83 Quatrièmement, la comparaison effectuée par la requérante entre la décision attaquée et la décision " Brasseries luxembourgeoises " (point 55 ci-dessus) n'est pas pertinente. En effet, pour fixer le montant de l'amende, la Commission a usé de sa marge d'appréciation dans le respect du règlement n° 17 et du règlement n° 1-2003 ainsi que des règles qu'elle s'est elle-même imposées dans les lignes directrices pour le calcul des amendes. De plus, la pratique décisionnelle antérieure de la Commission ne sert pas elle-même de cadre juridique aux amendes en matière de concurrence (arrêts du Tribunal du 20 mars 2002, LR AF 1998/Commission, T-23-99, Rec. p. II-1705, point 234, et du 8 juillet 2008, BPB/Commission, T-53-03, Rec. p. II-1333, point 275).

84 Partant, il y a lieu de rejeter ce grief.

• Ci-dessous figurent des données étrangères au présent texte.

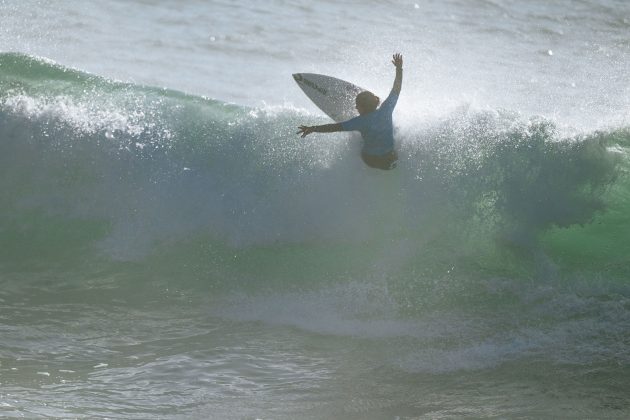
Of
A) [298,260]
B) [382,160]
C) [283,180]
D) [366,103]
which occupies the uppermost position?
[366,103]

- Sur le grief tiré de la violation du principe de proportionnalité en raison de l'application d'un montant de départ manifestement trop élevé en comparaison de ceux appliqués à d'autres entreprises concernées

85 Premièrement, la requérante soutient, à tort, que le montant de départ de l'amende qui lui a été infligée, soit 5,2 millions d'euro, est disproportionné en comparaison des montants de départ retenus pour le calcul des amendes infligées à d'autres entreprises concernées.

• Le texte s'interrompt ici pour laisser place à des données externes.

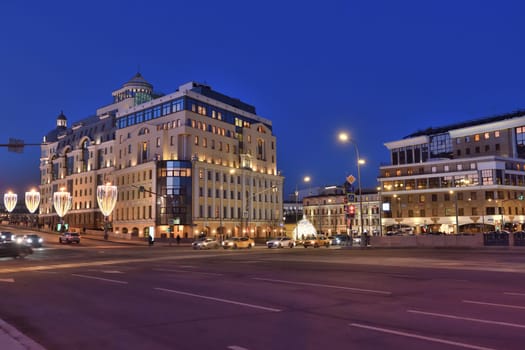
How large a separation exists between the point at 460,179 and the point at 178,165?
57922mm

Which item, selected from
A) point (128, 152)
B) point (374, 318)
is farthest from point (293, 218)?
point (374, 318)

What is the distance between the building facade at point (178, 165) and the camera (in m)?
88.9

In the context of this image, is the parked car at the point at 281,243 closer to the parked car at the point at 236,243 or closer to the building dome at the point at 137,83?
the parked car at the point at 236,243

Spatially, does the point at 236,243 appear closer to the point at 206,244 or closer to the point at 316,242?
the point at 206,244

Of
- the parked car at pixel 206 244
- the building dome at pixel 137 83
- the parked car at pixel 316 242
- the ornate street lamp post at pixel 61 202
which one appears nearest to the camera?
the parked car at pixel 206 244

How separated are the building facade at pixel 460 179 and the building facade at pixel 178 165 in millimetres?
28397

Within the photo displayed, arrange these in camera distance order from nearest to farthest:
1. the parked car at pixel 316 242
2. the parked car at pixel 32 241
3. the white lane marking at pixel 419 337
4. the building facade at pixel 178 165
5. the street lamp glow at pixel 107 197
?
the white lane marking at pixel 419 337
the parked car at pixel 32 241
the parked car at pixel 316 242
the street lamp glow at pixel 107 197
the building facade at pixel 178 165

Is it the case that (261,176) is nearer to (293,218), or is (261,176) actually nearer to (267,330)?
(293,218)

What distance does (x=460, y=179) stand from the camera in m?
101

86 D'une part, ainsi qu'il a été observé dans le cadre du premier grief, c'est à juste titre que la Commission s'est, en l'espèce, référée au chiffre d'affaires réalisé par les entreprises concernées sur le marché en cause pour déterminer leur importance relative sur celui-ci.

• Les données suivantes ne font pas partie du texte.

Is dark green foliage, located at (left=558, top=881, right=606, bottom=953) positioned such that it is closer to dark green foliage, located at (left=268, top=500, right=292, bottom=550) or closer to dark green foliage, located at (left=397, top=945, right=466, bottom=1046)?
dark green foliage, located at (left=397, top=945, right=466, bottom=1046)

87 D'autre part, il convient de rappeler qu'il ressort des lignes directrices pour le calcul du montant des amendes que le montant de départ envisagé pour les infractions très graves est au minimum de 20 millions d'euro. Dès lors que les montants de départ de l'amende traduisent de façon proportionnée la différence entre les entreprises concernées et que, tenant compte des éléments rappelés au point 74 ci-dessus, la Commission les a fixés à des niveaux nettement inférieurs au minimum fixé par les lignes directrices, aucune violation du principe de proportionnalité ne saurait être retenue.

88 Deuxièmement, l'argument de la requérante tiré du caractère déraisonnablement élevé du montant de départ et du montant final de l'amende qui lui a été infligée par rapport à ceux des amendes infligées aux autres entreprises concernées doit également être rejeté. En effet, la requérante ne peut valablement conclure à un traitement discriminatoire ou disproportionné, étant donné que le point de départ de l'amende retenu est justifié à la lumière du critère retenu par la Commission pour l'appréciation de l'importance de chacune des entreprises sur le marché pertinent (voir, en ce sens, arrêt LR AF 1998/Commission, point 83 supra, point 304), étant, en outre, observé que le montant de départ de 5,2 millions d'euro retenu correspond à un seuil largement inférieur à celui prévu par les lignes directrices pour les infractions " très graves ".

89 Par ailleurs, ainsi qu'il a été rappelé au point 77 ci-dessus, la Commission n'est pas tenue d'assurer que les montants finaux des amendes infligées à plusieurs entreprises impliquées dans une même infraction traduisent toute différenciation entre les entreprises concernées quant à leur chiffre d'affaires global ou à leur chiffre d'affaires pertinent.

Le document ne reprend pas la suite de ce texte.